# Tis the season for new babies (WAY too many pics)



## moverking (Feb 26, 2007)

But I'm pretty sure y'all won't mind too much
My BIL 'bought the farm' 2 years ago and with it came 3 free range horses...mare, stallion and new baby, then. We've spent the last two years trying to make life better for them; vetted, built a barn, good feed and feeders (we're 3 hours away) love and a ~bit~ of training...we think their life is vastly improved.

Last Tuesday we got our last edition (Jack has been gelded).
Welcome to "Baby-no-name-yet"

Jessica and baby less than 12 hours old



























And from the W/E...
Daddy Jack









Sister Mercy









We were worried she might not get enough colostrum or milk (lost a baby last spring for lack of colostrum/milk, we think) I do think she's too scrawny...
So bought a bottle with a way too big nipple, but she tried! 









This one tickles me...caption="Yum, yum, Dumdum" (Night @ The Museum)

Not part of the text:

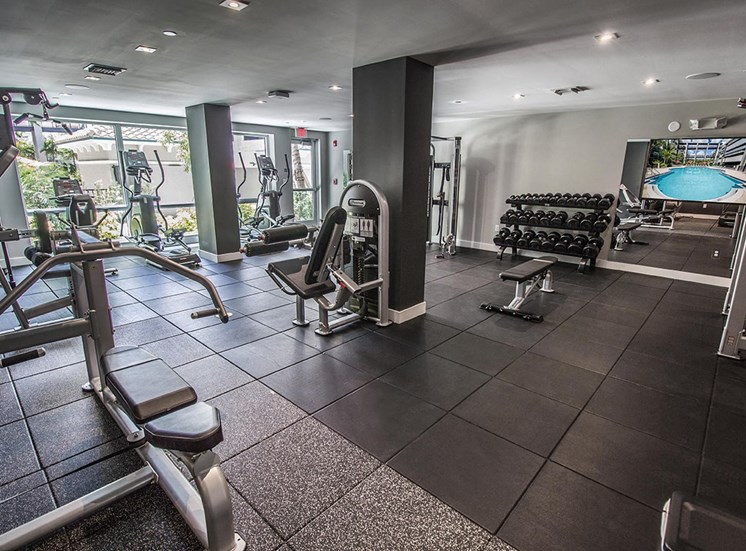 Fully equipped fitness center at Santorini apartments in South Florida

Nibby nose, ain't she a doll?









After lipping my fingers, she blew me a filly raspberry, lol









Mercy has always been a daddy's girl









I got absolutely NO good pics of the girls......I'm in a complete slump since I took the camera off 'auto') but there's a speck of a Golden in this pic of the 'coyote howling hilltop'









Thanks for lookin'!


----------



## AndyFarmer (Jul 9, 2007)

Wonderful pictures MB! The horses are beautiful


----------



## Angel_Kody (Feb 27, 2007)

Beeeeeeauty-ful!!!! :

PS...my best friend and her husband bought a farm 6 years ago and every Labor Day they have a "Bought The Farm" party to celebrate it!


----------



## moverking (Feb 26, 2007)

That sounds like a great excuse for a party....! Poor guy, he's a trauma surgeon and doesn't get to see the light of day very often. The farm is his true escape.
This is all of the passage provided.